From application side, you can try this approach:

void loop() {
   if (!stepper->isRunning()) {
      stepper->setSpeed(500);
      stepper->setAcceleration(3000);
      stepper->moveTo(10000 - stepper->getCurrentPosition());
   }
   if ((stepper->rampState() & RAMP_STATE_MASK) == RAMP_STATE_COAST) {
       stepper->setAcceleration(10000);
       stepper->applySpeedAcceleration();
   }
}

Hope this compiles. The stepper will run back and forth between position 0 and 10000. If in your app, the ramp does not reach the max. speed, then the proposed code will not be able to set the deceleration value.

gin66 avatar Feb 15 '22 06:02 gin66

Great library and I use it a lot, but are there any plans for the ramp generator? This is a crucial option that I'm missing. Let's say I slowly want to ramp up speed and coast for a while and then come to a relatively hard stop (high deceleration) which is a relatively normal motion profile, then this is pretty hard to realize without several tricks. A 'setdeceleration' option for a 'moveto' command would make these advanced planned motions a lot simpler. (I'm making a device where students draw a motion profile on a 2D canvas and the stepper motor executes this).

jollydodo avatar Aug 08 '25 21:08 jollydodo

Not sure if monitoring the state for coasting is too complicated. Sure, it is more convenient to have this as an option.

A comparably straightforward implementation is to reduce the length of the deceleration ramp by a factor of 2, 4, 8, 16, or more.

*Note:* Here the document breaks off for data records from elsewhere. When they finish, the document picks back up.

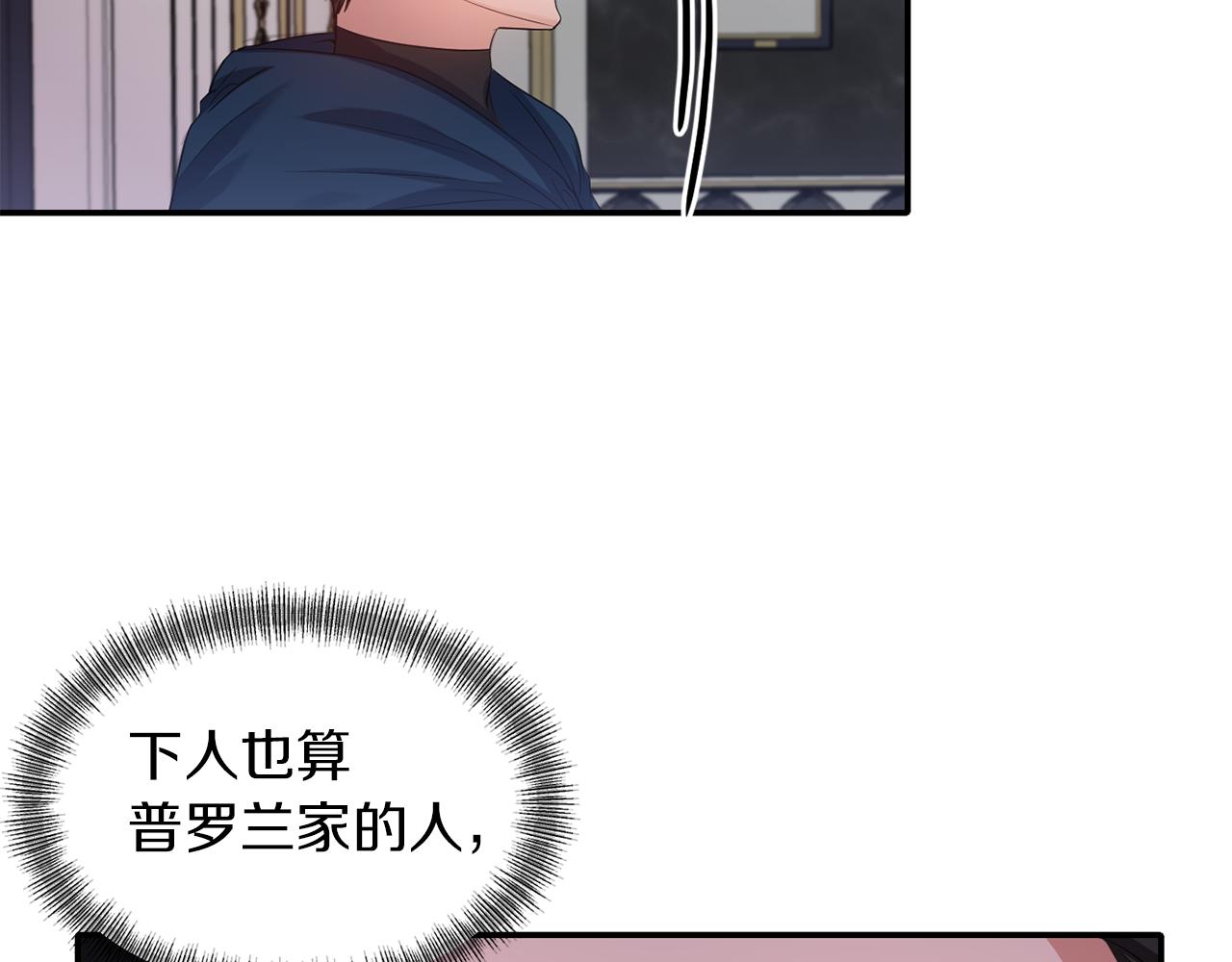 第44话 疑云重重116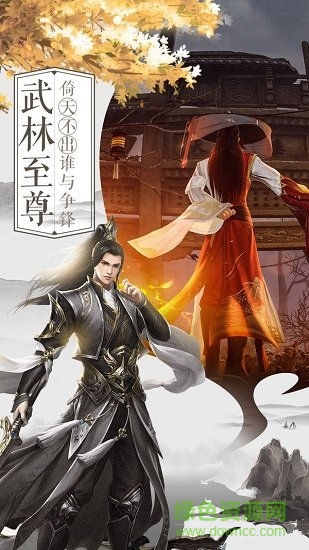 封神策之山海經(jīng) v1.1.7 安卓版 0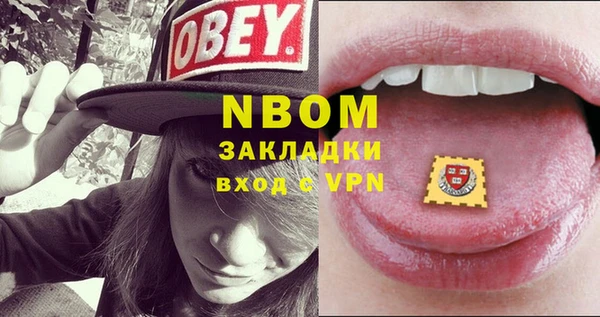 jwh Нефтекумск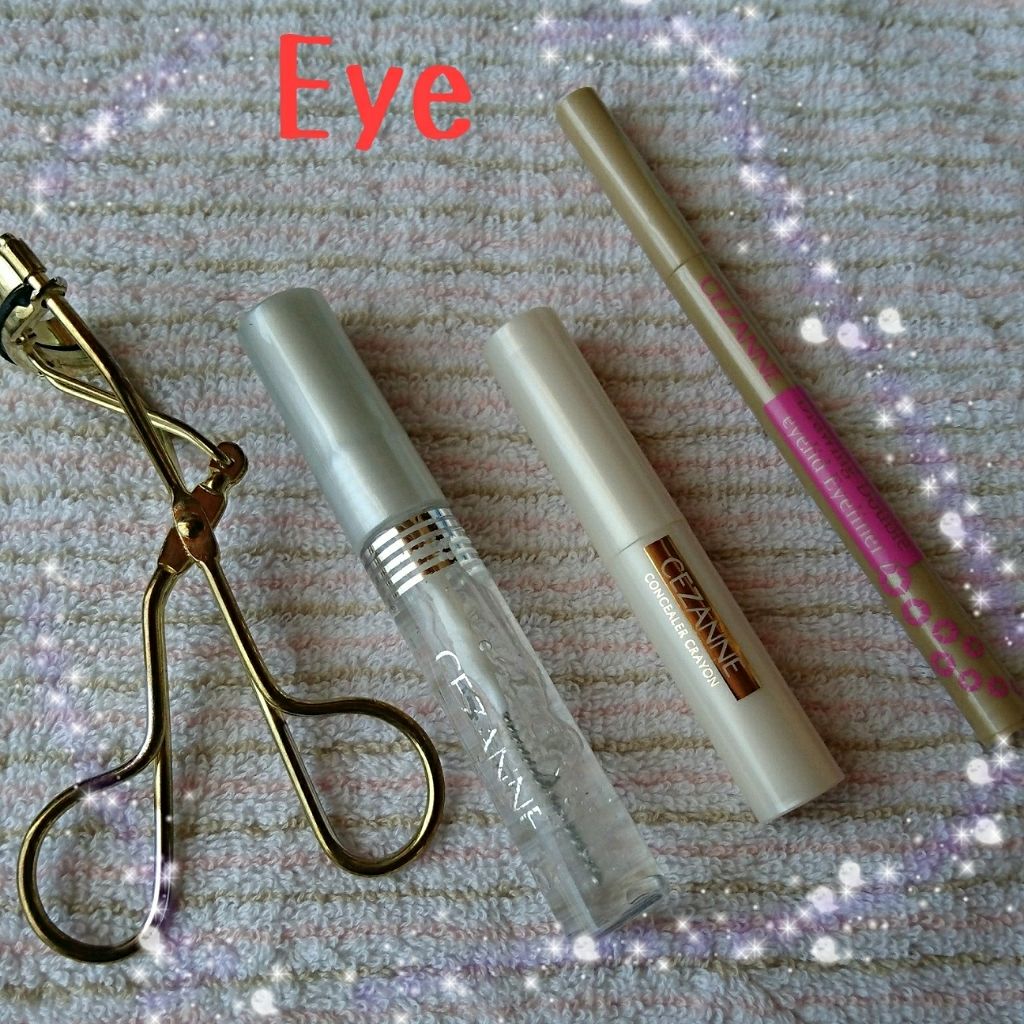 クリア マスカラR/CEZANNE/マスカラ下地を使ったクチコミ（3枚目）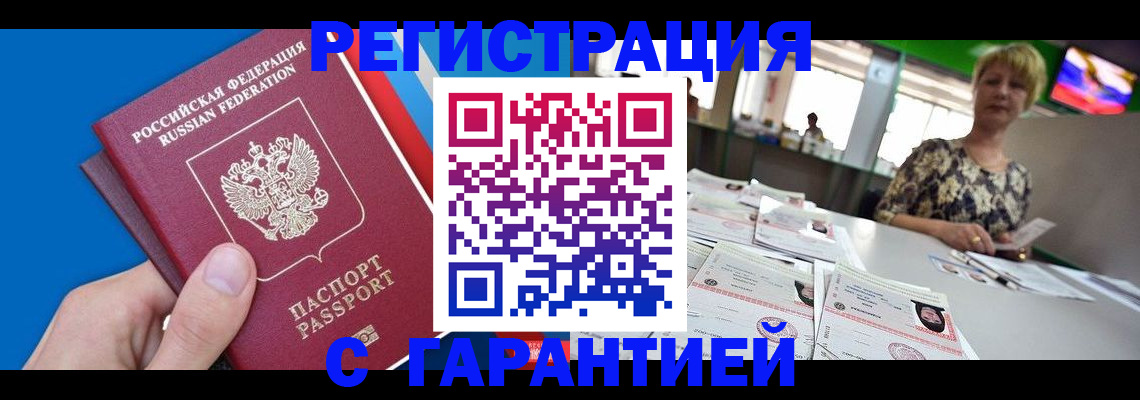 прописка для кредита в Унече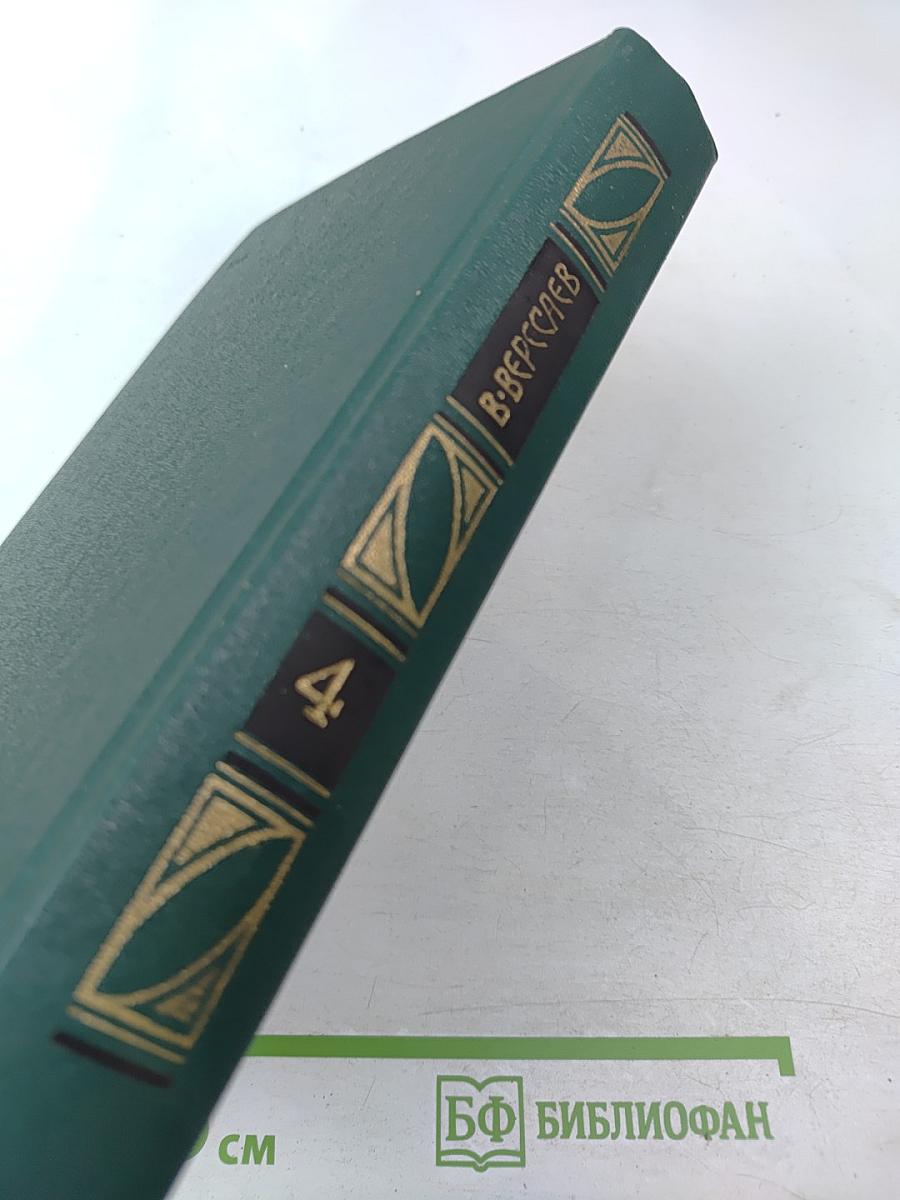 Гоголь в жизни. Сочинения в четырех томах. Том 4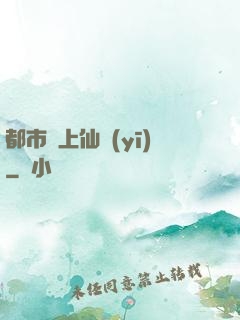 都市無上仙醫(yī)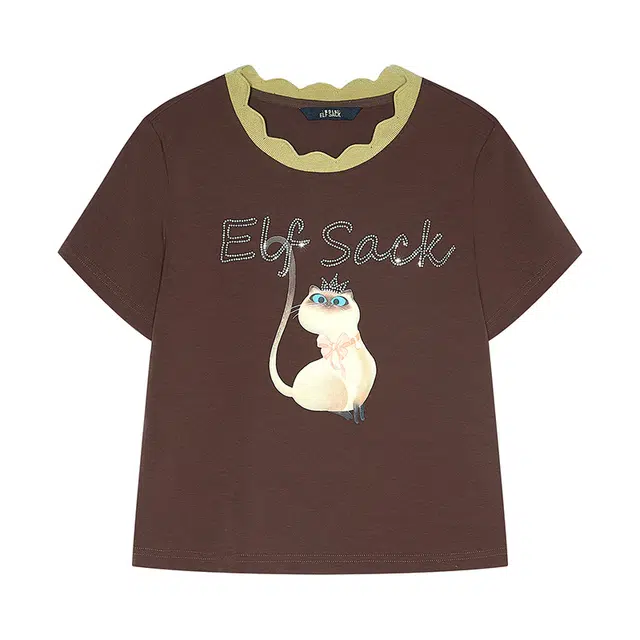 ELF SACK T
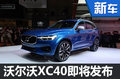 沃爾沃XC40即將發(fā)布 與寶馬X1競爭（圖）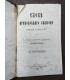 Слова Преподобного Симеона Новаго Богослова в переводе Епископа Феофана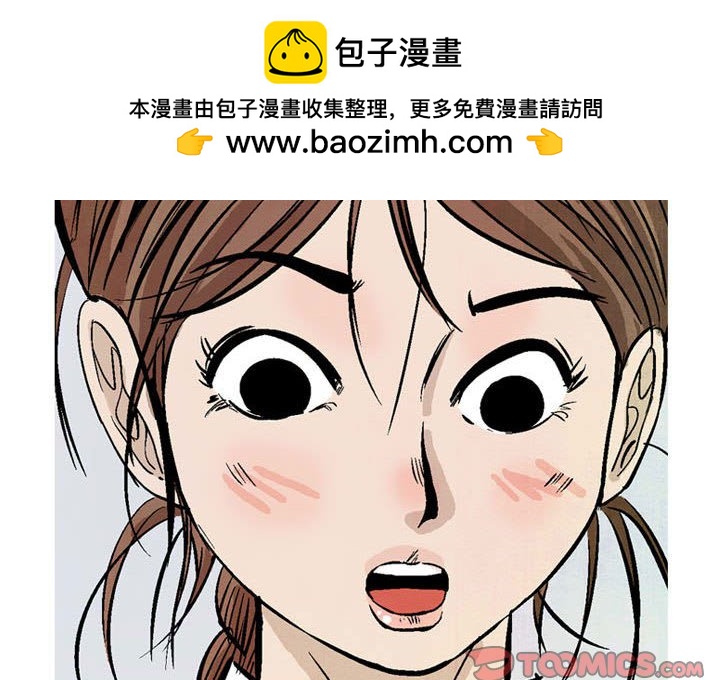 《剑契》23 第2页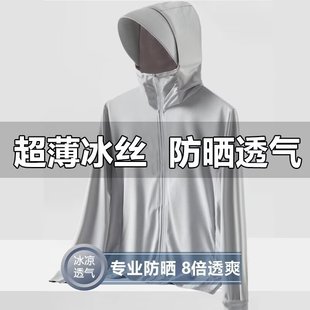 Summer Ice Silk Sun Protection Clothing Boys New Hooded Windbreaker Thin Couples Breathable Sun Protection Clothing Outdoor Fishing Jacket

On AVR, division is slow, so I prefer to use only a shift operation because that calculation needs to be done on every step during acceleration.

A free choice of deceleration factor would mean recalculating the length of the deceleration ramp for every acceleration step, too.

gin66 avatar Aug 10 '25 08:08 gin66

I agree that it would be nice to have separate acceleration and deceleration profiles, but I agree with gin66 on this one, since it takes time to implement and would be mostly unnecessary given we already have a solution. I might take some time to see if I can make a fork that implements it, but that would involve figuring out how the heck this thing works and how to manipulate the internal code, so it'll take a long time if I ever do it.